Seed the instance with quality content before you promote it. Cross-promote through your Mastodon network; the federation advantage only works if people know you exist. Follow and interact with channels on other PeerTube instances - federation is a two-way relationship. And make it easy for people to contribute. If uploading a video requires 20 minutes of form-filling and unclear instructions, creators will not bother.
Common Mistakes
Underestimating storage growth is the most common early error. Video storage fills up faster than operators expect. Plan for object storage before you need it, not once your VPS is already full.
Enabling all transcoding resolutions at launch is the second. Transcoding six versions of every video is a reliable way to make your server unresponsive. Start with two or three resolutions and add more once you understand your actual capacity.
Ignoring bandwidth costs catches people off guard. A popular video can spike bandwidth significantly. Set up a CDN or confirm that peer-to-peer delivery is working correctly before you need it.
Running PeerTube on the same server as a Mastodon instance is a bad idea. Transcoding is CPU-intensive and will degrade Mastodon performance. Separate servers are worth the extra cost.
Not having upload moderation policies in place from day one is the other mistake that causes real problems. Even small instances need content review. Claiming ignorance is not a legal defence if someone uploads something illegal.

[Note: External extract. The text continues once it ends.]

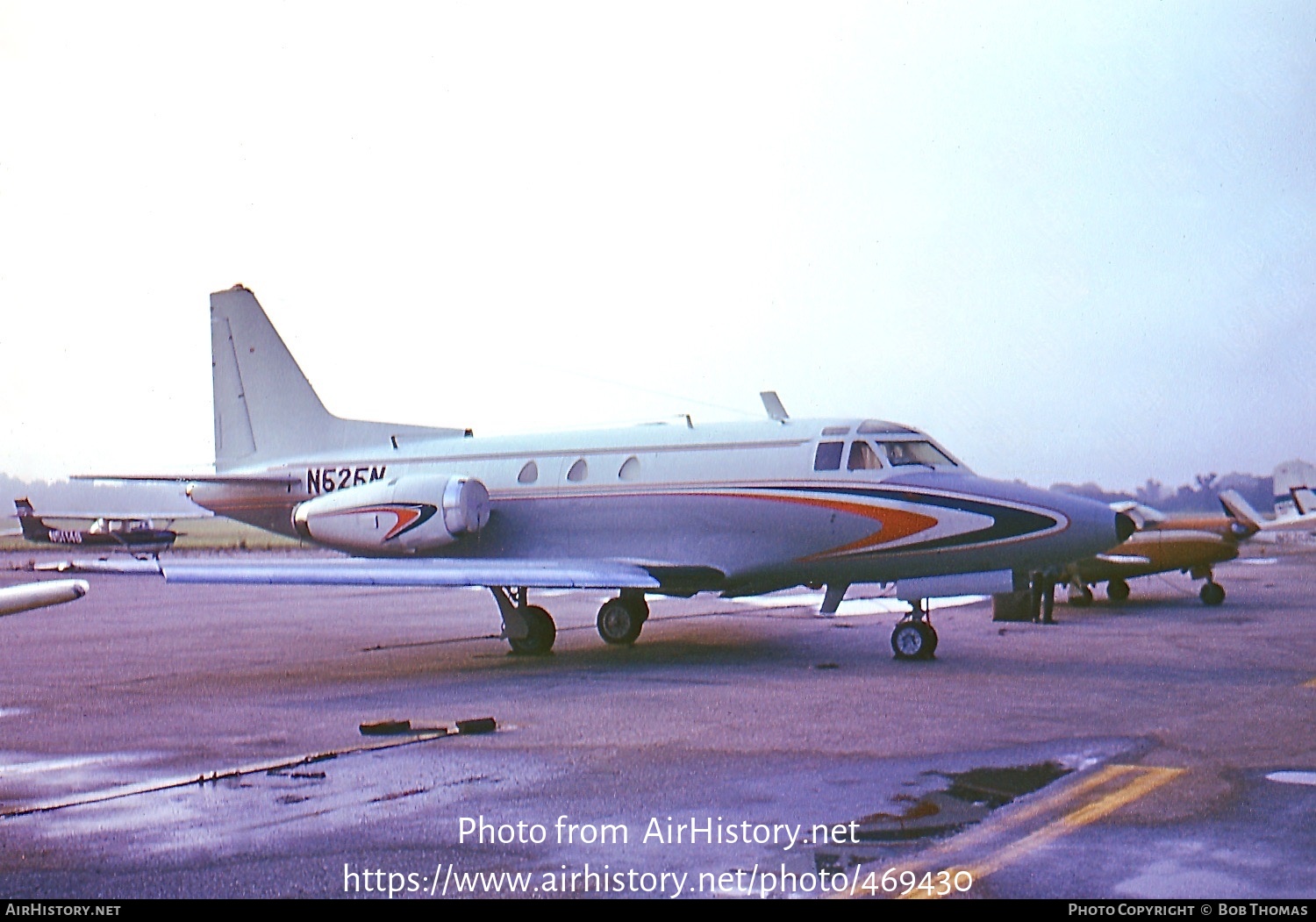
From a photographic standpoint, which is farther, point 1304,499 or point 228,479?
point 1304,499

Frequently Asked Questions
Can Mastodon users comment on PeerTube videos?
Yes. When a Mastodon user replies to a PeerTube video post in their timeline, the comment appears on the video page. It is one of the clearest demonstrations of how ActivityPub federation works across different platforms.
How does peer-to-peer video delivery work?
PeerTube can use WebTorrent so that viewers’ browsers share video chunks with other viewers, reducing the load on the hosting server. Users can opt out of P2P sharing if they prefer not to contribute bandwidth.
Can I monetise content on PeerTube?
There is no built-in monetisation. Some creators link to external donation platforms such as Patreon or Liberapay. Some instances experiment with paid access, but this is not a core feature and requires additional setup outside of PeerTube itself.
How many concurrent viewers can a PeerTube instance handle?
This depends on server specs, available bandwidth, and whether P2P delivery is enabled. A well-configured instance with CDN and P2P can handle hundreds of concurrent viewers. Check our tools page for hosting resources.
Is PeerTube suitable for live streaming?
PeerTube has live streaming support, but it is still maturing. It works for small audiences, though it is less reliable than dedicated streaming platforms. Development is ongoing.
Can I migrate videos from another platform to PeerTube?
PeerTube supports video import from URLs. Bulk migration tools vary in quality, and you should plan for re-encoding and metadata migration as separate tasks. See our articles hub for migration guides.